Comment l’utiliser concrètement
- Monohydrate simple, 5 g/jour (pas besoin de charge agressive si tu n’es pas pressée)
- Tous les jours, y compris jours sans salle
- Associer un programme de musculation progressif ≥ 8 à 12 semaines avant de juger
- Protéines alimentaires suffisantes (souvent 1,2 à 1,6 g/kg/j selon le contexte clinique)
- Réévaluer force (charges, tests simples) et composition corporelle si disponible
La rétention d’eau intracellulaire peut faire monter un peu la balance en début de cure : ce n’est pas de la graisse.
Limites que les auteurs assument
Peu d’essais, certains avec « some concerns » au RoB, un grand essai mieux protégé. Revue non enregistrée prospectivement (données déposées sur OSF après analyse). Les intervalles de prédiction sur la masse maigre rappellent qu’une partie des femmes répondra peu. GRADE et hétérogénéité invitent à ne pas extrapoler à toutes les postménopauses (sarcopénie sévère, corticoides au long cours, etc.) sans nuance.
Une place lucide pour la créatine féminine
Après 45-50 ans, préserver le muscle est une stratégie de longévité fonctionnelle. Cette méta-analyse dit que la créatine monohydrate, à dose sportive classique et branchée sur la musculation, apporte un petit surplus de masse maigre et de force, sans signal de danger dans les essais compilés. Elle ne densifie pas clairement l’os et ne remplace pas l’entraînement.
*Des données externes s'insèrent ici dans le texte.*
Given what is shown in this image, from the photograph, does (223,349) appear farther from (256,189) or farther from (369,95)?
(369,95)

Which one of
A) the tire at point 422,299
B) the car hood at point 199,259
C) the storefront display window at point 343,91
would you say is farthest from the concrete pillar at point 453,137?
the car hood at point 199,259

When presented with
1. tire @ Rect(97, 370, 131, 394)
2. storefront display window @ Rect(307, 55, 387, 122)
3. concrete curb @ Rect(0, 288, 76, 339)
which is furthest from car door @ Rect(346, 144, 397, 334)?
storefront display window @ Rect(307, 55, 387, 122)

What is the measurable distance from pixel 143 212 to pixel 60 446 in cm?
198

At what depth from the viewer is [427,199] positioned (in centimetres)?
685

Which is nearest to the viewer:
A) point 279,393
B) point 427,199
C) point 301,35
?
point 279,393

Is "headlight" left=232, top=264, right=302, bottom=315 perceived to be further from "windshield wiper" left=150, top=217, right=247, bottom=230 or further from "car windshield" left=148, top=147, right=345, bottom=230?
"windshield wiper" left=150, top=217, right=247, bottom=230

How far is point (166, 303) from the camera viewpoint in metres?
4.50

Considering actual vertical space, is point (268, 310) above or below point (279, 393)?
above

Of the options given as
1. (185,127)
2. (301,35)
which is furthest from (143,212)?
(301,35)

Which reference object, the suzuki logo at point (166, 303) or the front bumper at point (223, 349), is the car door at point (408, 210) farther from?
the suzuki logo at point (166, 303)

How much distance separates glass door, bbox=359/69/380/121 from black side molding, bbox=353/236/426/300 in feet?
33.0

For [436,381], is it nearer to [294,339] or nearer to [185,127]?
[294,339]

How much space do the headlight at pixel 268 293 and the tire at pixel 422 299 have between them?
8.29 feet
Pour beaucoup de lectrices OrthoDiet, c’est exactement le bon niveau d’attente : un outil simple, bon marché, conditionné à l’effort.
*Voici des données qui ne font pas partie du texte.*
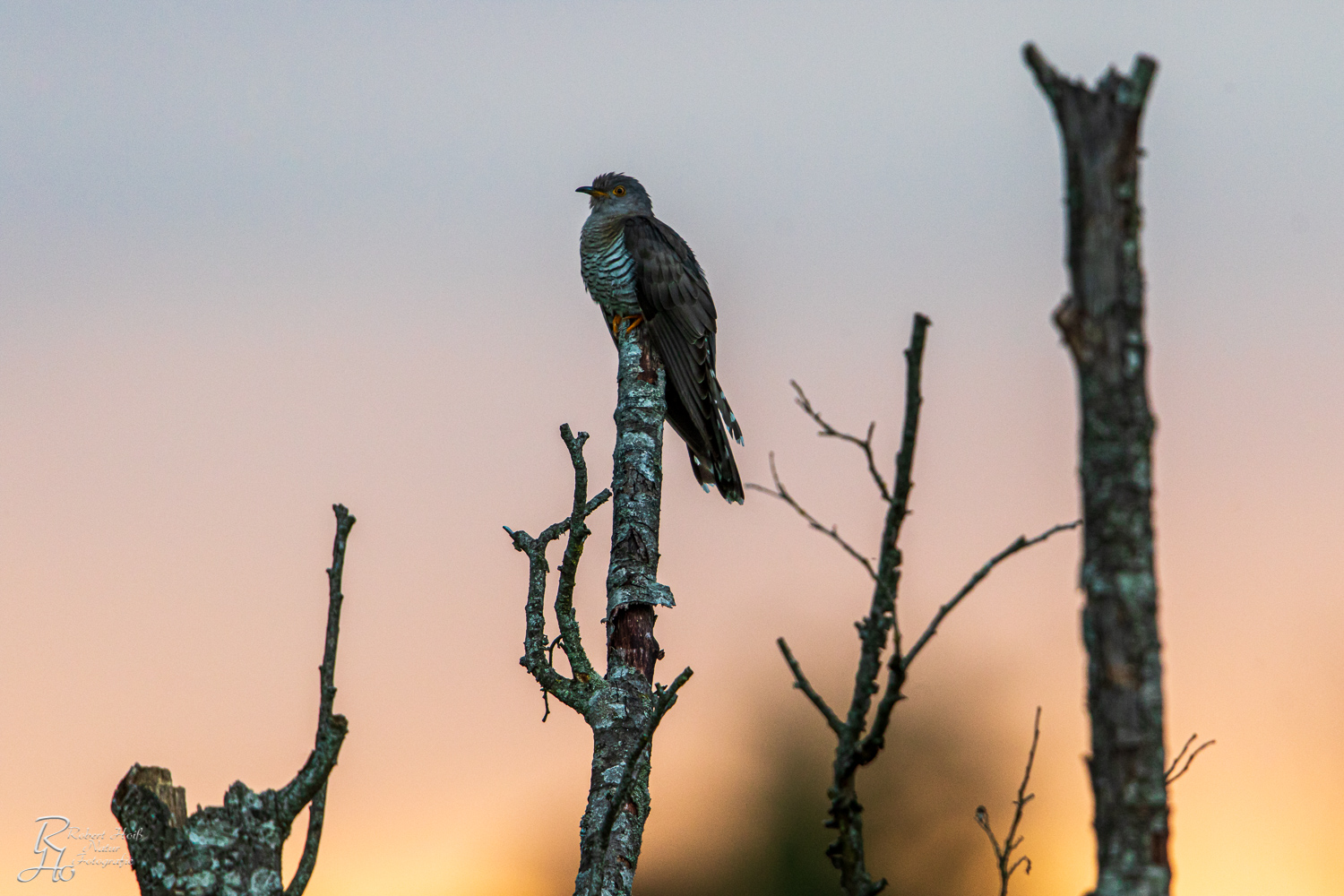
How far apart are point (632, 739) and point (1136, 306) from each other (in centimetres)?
289

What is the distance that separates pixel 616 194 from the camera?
31.0 ft

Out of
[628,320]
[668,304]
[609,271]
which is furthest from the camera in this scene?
[609,271]

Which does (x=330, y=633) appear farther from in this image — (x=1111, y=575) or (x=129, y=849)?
(x=1111, y=575)

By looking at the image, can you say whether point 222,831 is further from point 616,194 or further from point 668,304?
point 616,194

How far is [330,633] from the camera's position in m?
2.62

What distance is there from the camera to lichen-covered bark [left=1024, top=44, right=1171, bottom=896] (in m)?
1.78

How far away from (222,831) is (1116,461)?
2.10 m

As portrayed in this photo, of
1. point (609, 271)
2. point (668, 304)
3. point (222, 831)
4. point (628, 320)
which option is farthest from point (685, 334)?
point (222, 831)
Pourquoi 0,37 kg de masse maigre compte quand même
À 62 ans, chaque demi-kilo de tissu maigre préservé ou regagné s’inscrit dans une trajectoire de sarcopénie. Ce n’est pas le « bulk » d’un athlète. C’est une marge pour porter les courses, se relever d’une chaise, monter un étage avec moins de fatigue. Couplé à +7,5 kg sur la presse à cuisses, le signal fonctionnel devient plus parlant que le seul chiffre DXA.
Les cliniciens qui suivent l’ostéosarcopénie regardent d’ailleurs de plus en plus la force et la performance (speed, chair rise) en plus de la densite osseuse isolée.
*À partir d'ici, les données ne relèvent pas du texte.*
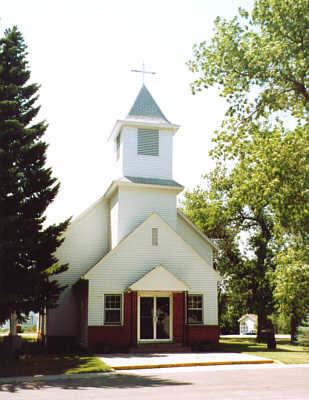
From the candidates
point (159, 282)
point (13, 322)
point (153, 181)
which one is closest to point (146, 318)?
point (159, 282)

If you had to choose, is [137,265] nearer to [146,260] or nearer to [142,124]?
[146,260]

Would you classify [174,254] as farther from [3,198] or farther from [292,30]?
[292,30]

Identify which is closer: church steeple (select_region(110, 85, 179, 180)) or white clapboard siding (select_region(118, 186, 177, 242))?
white clapboard siding (select_region(118, 186, 177, 242))

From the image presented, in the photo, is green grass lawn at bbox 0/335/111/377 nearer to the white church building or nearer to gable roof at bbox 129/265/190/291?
the white church building

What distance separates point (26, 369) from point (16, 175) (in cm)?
845

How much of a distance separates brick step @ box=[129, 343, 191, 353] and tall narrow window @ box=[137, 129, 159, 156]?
442 inches

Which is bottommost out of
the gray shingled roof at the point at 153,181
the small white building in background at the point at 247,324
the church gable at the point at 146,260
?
the small white building in background at the point at 247,324

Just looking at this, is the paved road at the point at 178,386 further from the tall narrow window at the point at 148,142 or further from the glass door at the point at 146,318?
the tall narrow window at the point at 148,142

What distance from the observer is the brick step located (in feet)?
73.4

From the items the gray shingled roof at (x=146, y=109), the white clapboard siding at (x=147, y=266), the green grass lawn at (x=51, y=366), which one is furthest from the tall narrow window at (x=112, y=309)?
the gray shingled roof at (x=146, y=109)

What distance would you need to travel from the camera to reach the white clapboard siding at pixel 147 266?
23375 mm

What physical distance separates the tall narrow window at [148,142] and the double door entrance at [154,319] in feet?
29.4

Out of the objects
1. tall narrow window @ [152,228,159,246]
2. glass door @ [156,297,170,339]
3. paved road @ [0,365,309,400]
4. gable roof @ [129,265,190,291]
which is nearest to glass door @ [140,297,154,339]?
glass door @ [156,297,170,339]

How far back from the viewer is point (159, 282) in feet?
76.4
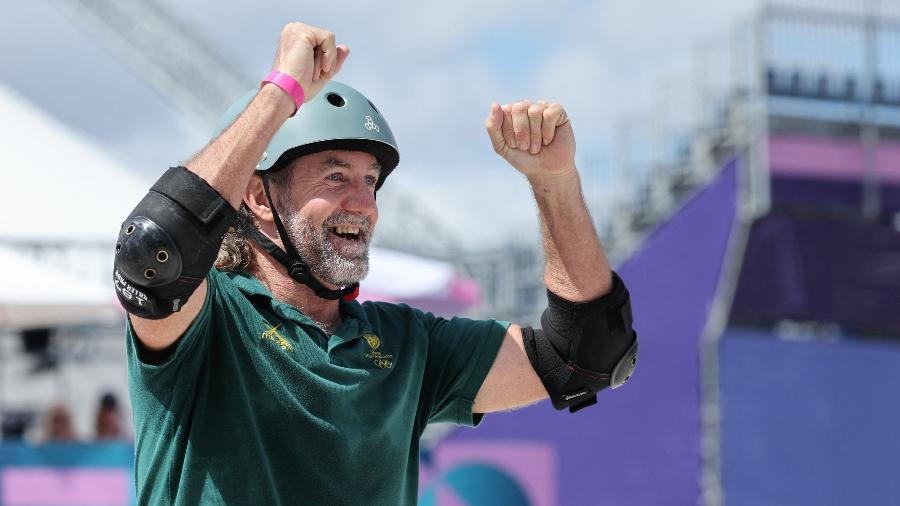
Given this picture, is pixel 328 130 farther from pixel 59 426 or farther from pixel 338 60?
pixel 59 426

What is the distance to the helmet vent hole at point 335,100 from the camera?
3.68 metres

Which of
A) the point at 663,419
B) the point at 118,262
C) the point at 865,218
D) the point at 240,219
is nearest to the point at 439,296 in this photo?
the point at 663,419

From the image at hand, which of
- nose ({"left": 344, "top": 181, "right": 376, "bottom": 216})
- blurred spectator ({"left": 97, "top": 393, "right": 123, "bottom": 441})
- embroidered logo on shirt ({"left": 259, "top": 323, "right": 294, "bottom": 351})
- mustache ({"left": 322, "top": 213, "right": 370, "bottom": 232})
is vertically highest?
nose ({"left": 344, "top": 181, "right": 376, "bottom": 216})

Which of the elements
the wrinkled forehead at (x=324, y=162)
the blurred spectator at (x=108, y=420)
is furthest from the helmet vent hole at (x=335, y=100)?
the blurred spectator at (x=108, y=420)

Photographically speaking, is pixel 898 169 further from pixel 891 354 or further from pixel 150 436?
pixel 150 436

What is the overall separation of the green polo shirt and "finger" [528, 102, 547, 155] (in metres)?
0.67

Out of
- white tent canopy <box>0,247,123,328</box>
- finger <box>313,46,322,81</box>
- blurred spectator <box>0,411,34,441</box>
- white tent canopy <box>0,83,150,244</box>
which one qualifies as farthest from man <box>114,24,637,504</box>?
blurred spectator <box>0,411,34,441</box>

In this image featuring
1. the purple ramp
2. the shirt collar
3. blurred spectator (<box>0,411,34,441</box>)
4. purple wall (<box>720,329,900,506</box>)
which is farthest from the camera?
blurred spectator (<box>0,411,34,441</box>)

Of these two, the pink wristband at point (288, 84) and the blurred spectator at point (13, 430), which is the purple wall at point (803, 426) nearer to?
the blurred spectator at point (13, 430)

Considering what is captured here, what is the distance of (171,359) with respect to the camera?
307 centimetres

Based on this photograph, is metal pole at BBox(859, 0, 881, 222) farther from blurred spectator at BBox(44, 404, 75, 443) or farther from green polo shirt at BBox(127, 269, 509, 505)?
green polo shirt at BBox(127, 269, 509, 505)

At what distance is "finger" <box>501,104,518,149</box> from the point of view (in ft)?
11.1

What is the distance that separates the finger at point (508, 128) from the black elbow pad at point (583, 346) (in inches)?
18.4

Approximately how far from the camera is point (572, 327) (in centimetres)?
362
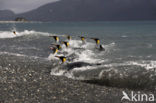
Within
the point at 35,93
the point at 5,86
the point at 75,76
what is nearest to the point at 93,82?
the point at 75,76

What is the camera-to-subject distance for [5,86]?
8.03 meters

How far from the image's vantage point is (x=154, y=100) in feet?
25.0

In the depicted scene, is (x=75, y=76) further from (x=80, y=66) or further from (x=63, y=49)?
(x=63, y=49)

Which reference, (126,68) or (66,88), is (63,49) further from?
(66,88)

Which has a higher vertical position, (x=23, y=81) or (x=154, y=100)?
(x=23, y=81)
Créatine, protéines et vitamine D : trio fréquent en clinique
Dans le suivi des femmes postménopausées, la créatine se discute rarement seule. Protéines distribuées sur la journée, vitamine D si déficit, musculation et impact adapté forment le pack anti-sarcopénie. La méta-analyse isole la créatine, mais le terrain réel cumule les leviers. Une femme déjà carencée en vitamine D et sous-protéinée tirera peu d’un seau de monohydrate posé sur une assiette vide.
Commence par corriger les évidences du bilan et du journal alimentaire ; ajoute ensuite la créatine comme raffinement d’un programme de force déjà lancé.